> **Work to be completed**
If a line below falls between the line with "浠水县消防救援大队招聘政府专职消防员" and the line with "2017y01m27d_091636567.jpg", or is one of those two, output it exactly; output nothing else and no pictures.

==== Information

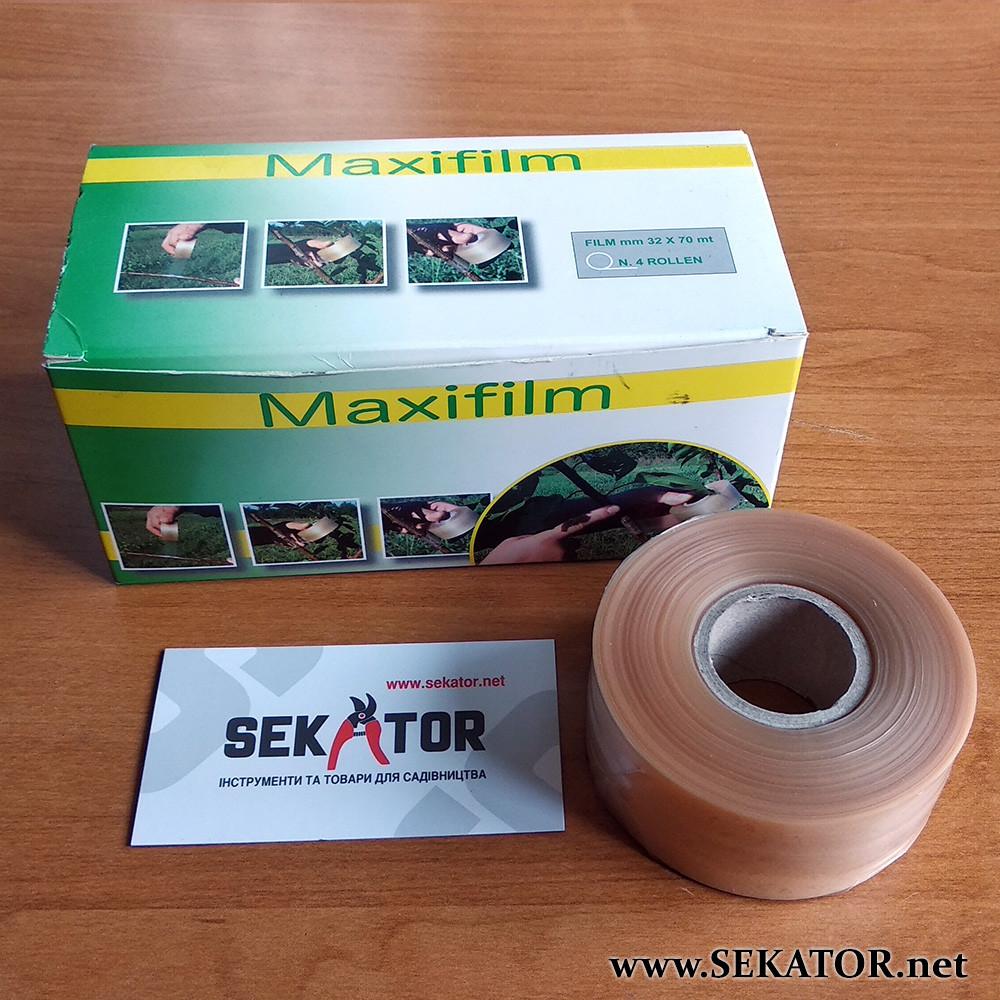 Плівка для щеплення рослин MaxiFilm (Італія)
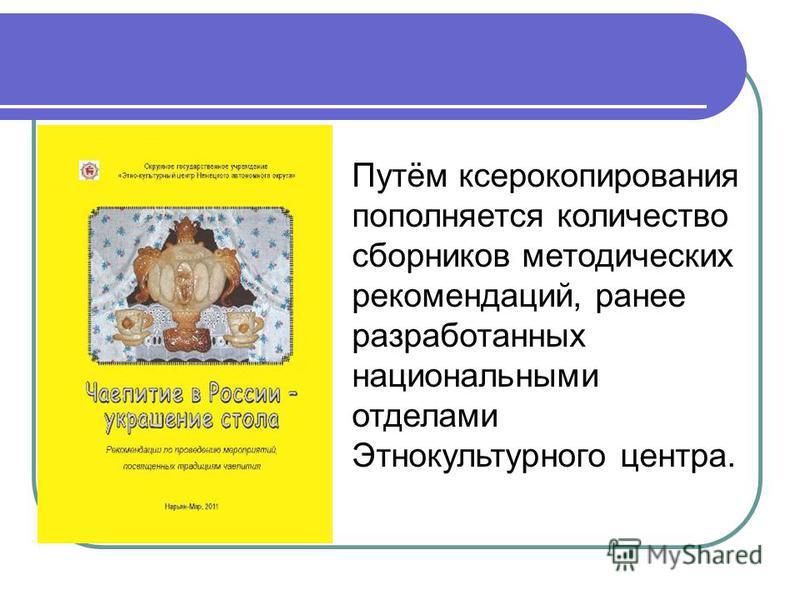 Путём ксерокопирования пополняется количество сборников методических рекомендаций, ранее разработанных национальными отделами Этнокультурного центра.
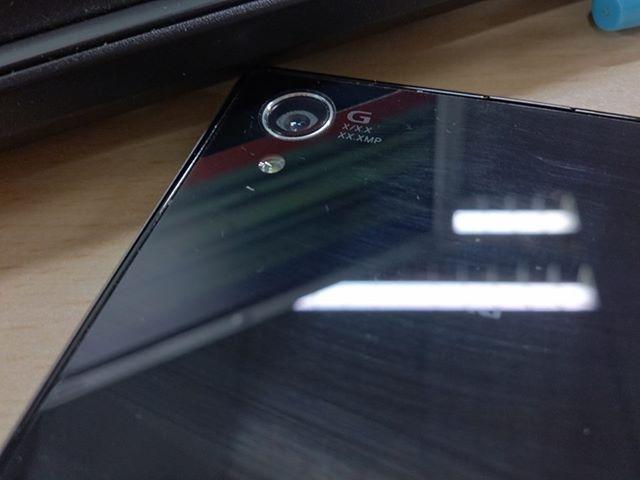 Sony Honami Leaked Images 2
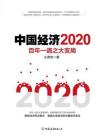 中國經濟2020[精品]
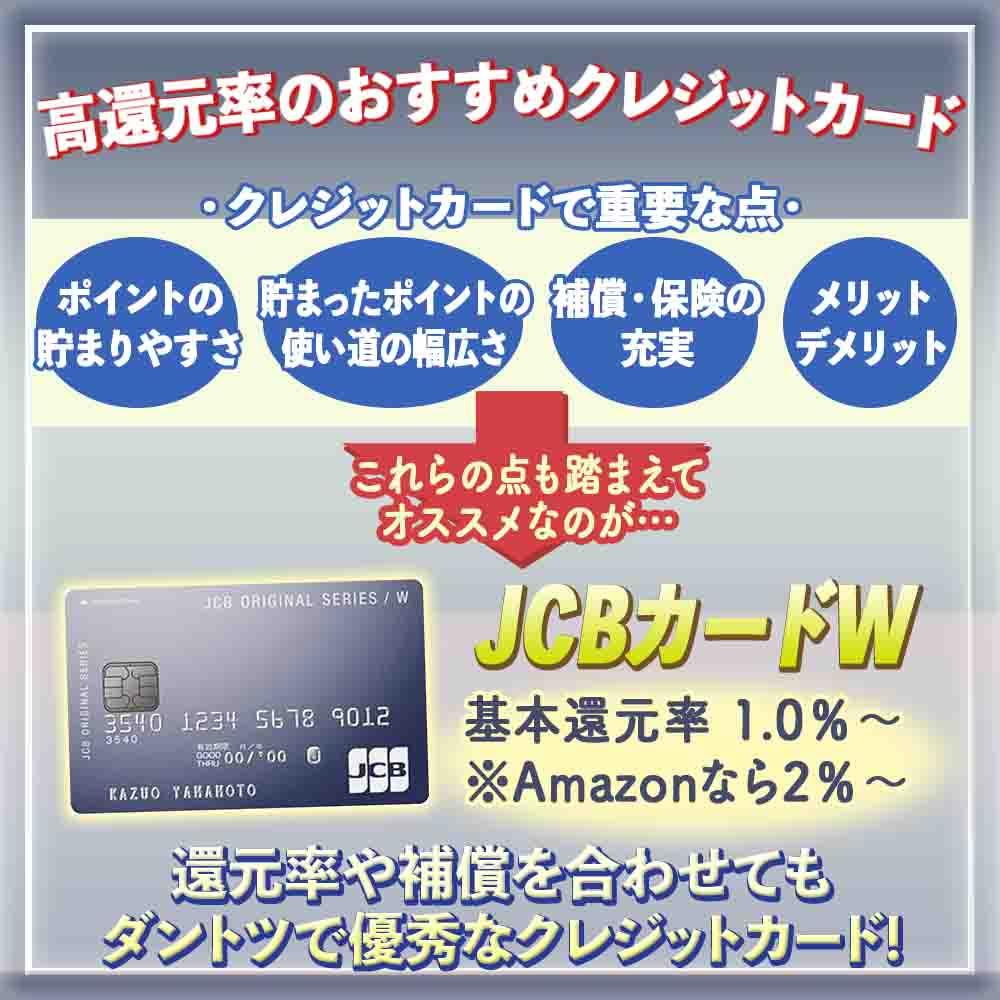 高還元率のおすすめクレジットカードランキング|最強のクレジットカードはコレだ!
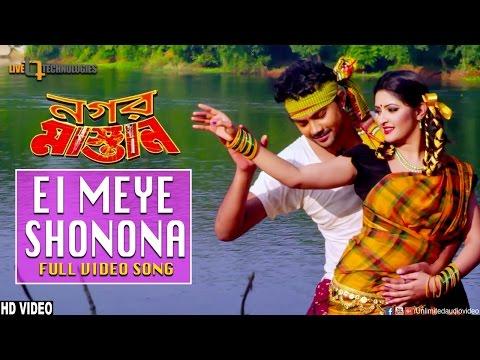 Ei Meye Shonona | Shahriaz | Pori Moni | Nogor Mastan Bengali Movie 2016
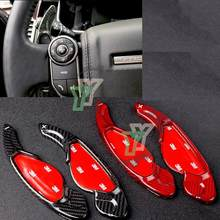 Car Steering Wheel Shift Paddles Gear Extension Shifter For Land Rover Evoque / Discovery /Range Rover Sport / Discovery Sport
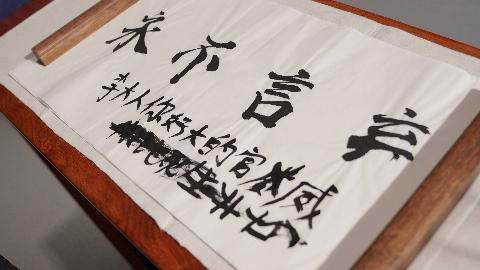 RNG战队S9出征片花絮:热爱学习太极虎,只想静静简自豪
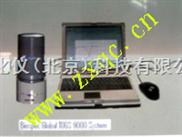 大肠杆菌检测仪/大肠杆菌测定仪 ADU1-TOGS 9000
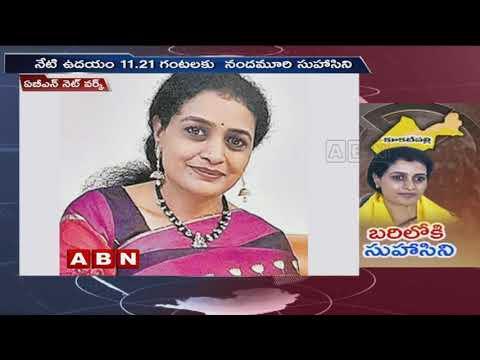 Nandamuri Harikrishna Daughter Suhasini to file Nomination today | ABN Telugu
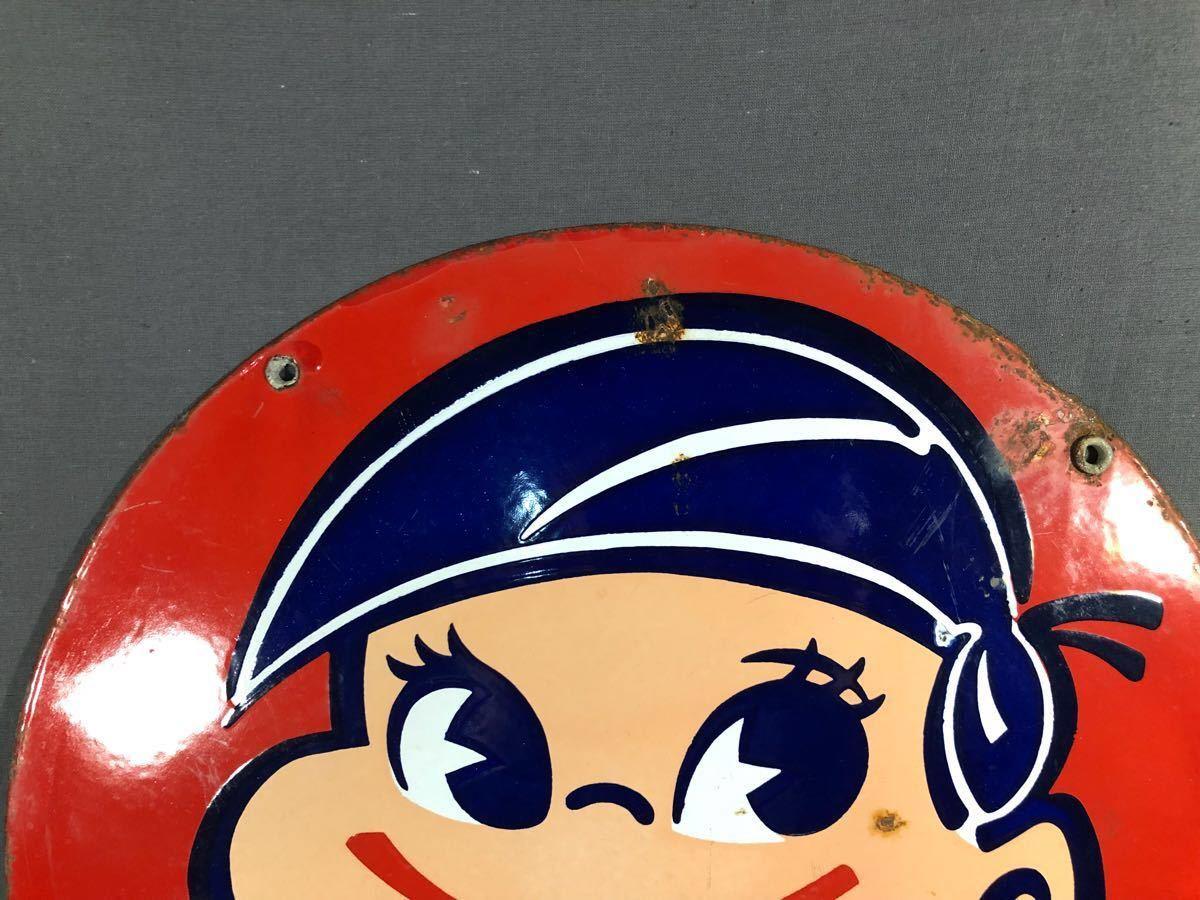 昭和レトロ ホーロー 琺瑯 両面 看板 ペコちゃん ポコちゃん 不二家ミルキー 当時物 ノベルティ 広告 店舗用 珍品 希少品 店頭用 丸看板_画像7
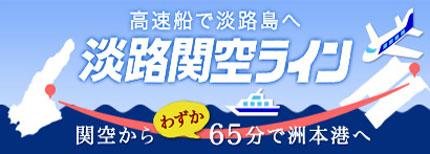 淡路島関空ライン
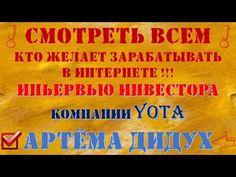Интервью с инвестором Компании YOTA Артемом Дидух!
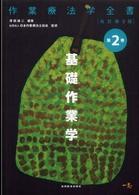基礎作業学 作業療法学全書 ; 第2巻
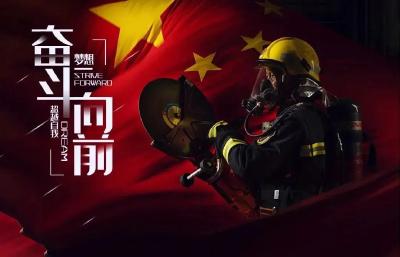 浠水县消防救援大队招聘政府专职消防员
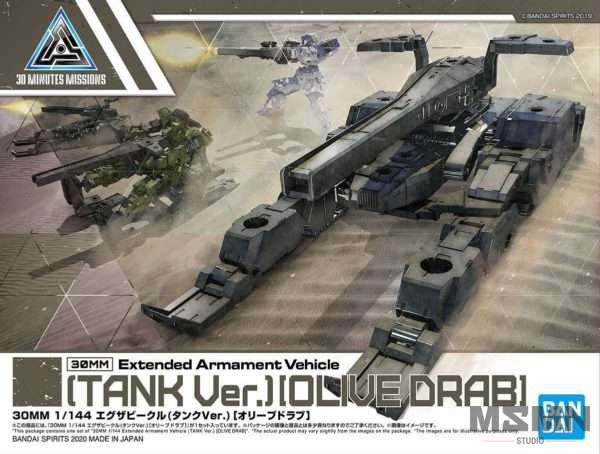 30mm_extended_armament_vehicle_tank_00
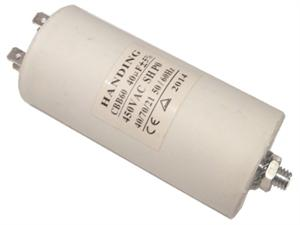 CBB60 Capacitor Replacement on electric motor capacitor replacement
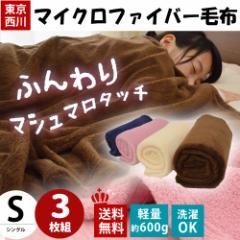 毛布 3枚セット 東京西川 マイクロファイバー毛布 シングル 140×200cm ブラウン アイボリー ピンク ネイビー 軽量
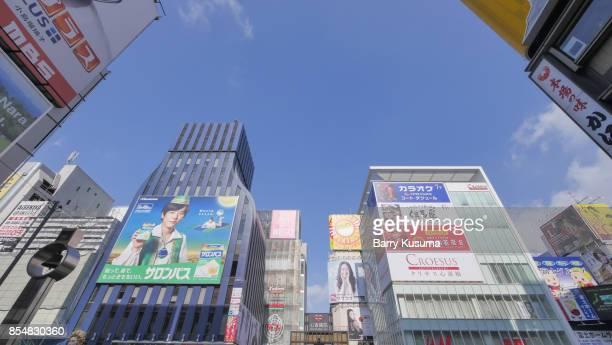 Shinsaibashi Osaka.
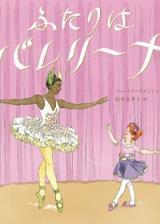 画像: 大人気絵本『ないしょのおともだち』の著者最新作発売! 今度の主人公はふたりのバレエが大好きな女の子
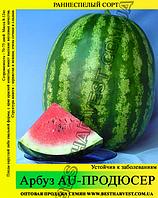 Семена арбуза AU-Продюсер 10кг (мешок), раннеспелый сорт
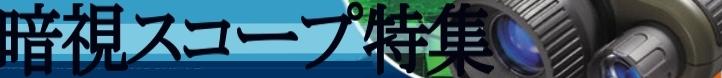 2017y01m27d_091636567.jpg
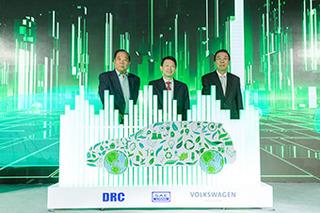 2018中国汽车产业发展报告发布 再次聚焦新能源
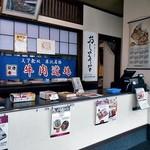 松川弁当店 - 販売カウンター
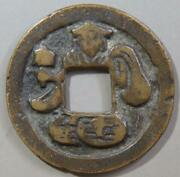 Old Coins Picture Coins Daikoku With Collar Genuine Guarantee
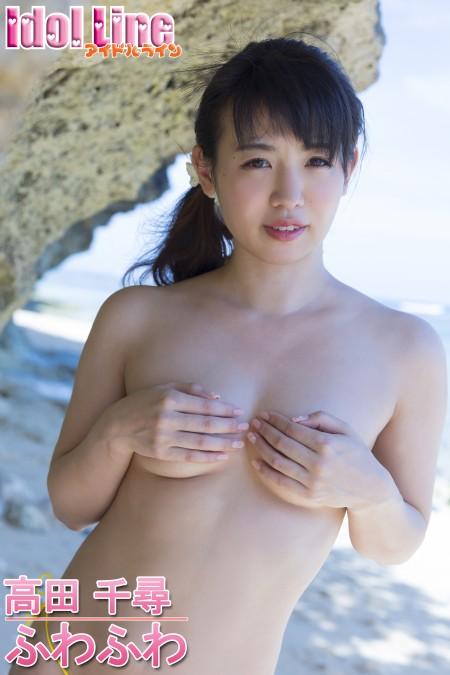 高田千尋「ふわふわ」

========

> **Output below**
 浠水县消防救援大队招聘政府专职消防员
 30mm_extended_armament_vehicle_tank_00
 CBB60 Capacitor Replacement on electric motor capacitor replacement
 毛布 3枚セット 東京西川 マイクロファイバー毛布 シングル 140×200cm ブラウン アイボリー ピンク ネイビー 軽量
 Shinsaibashi Osaka.
 画像: 大人気絵本『ないしょのおともだち』の著者最新作発売! 今度の主人公はふたりのバレエが大好きな女の子
 Семена арбуза AU-Продюсер 10кг (мешок), раннеспелый сорт
 2017y01m27d_091636567.jpg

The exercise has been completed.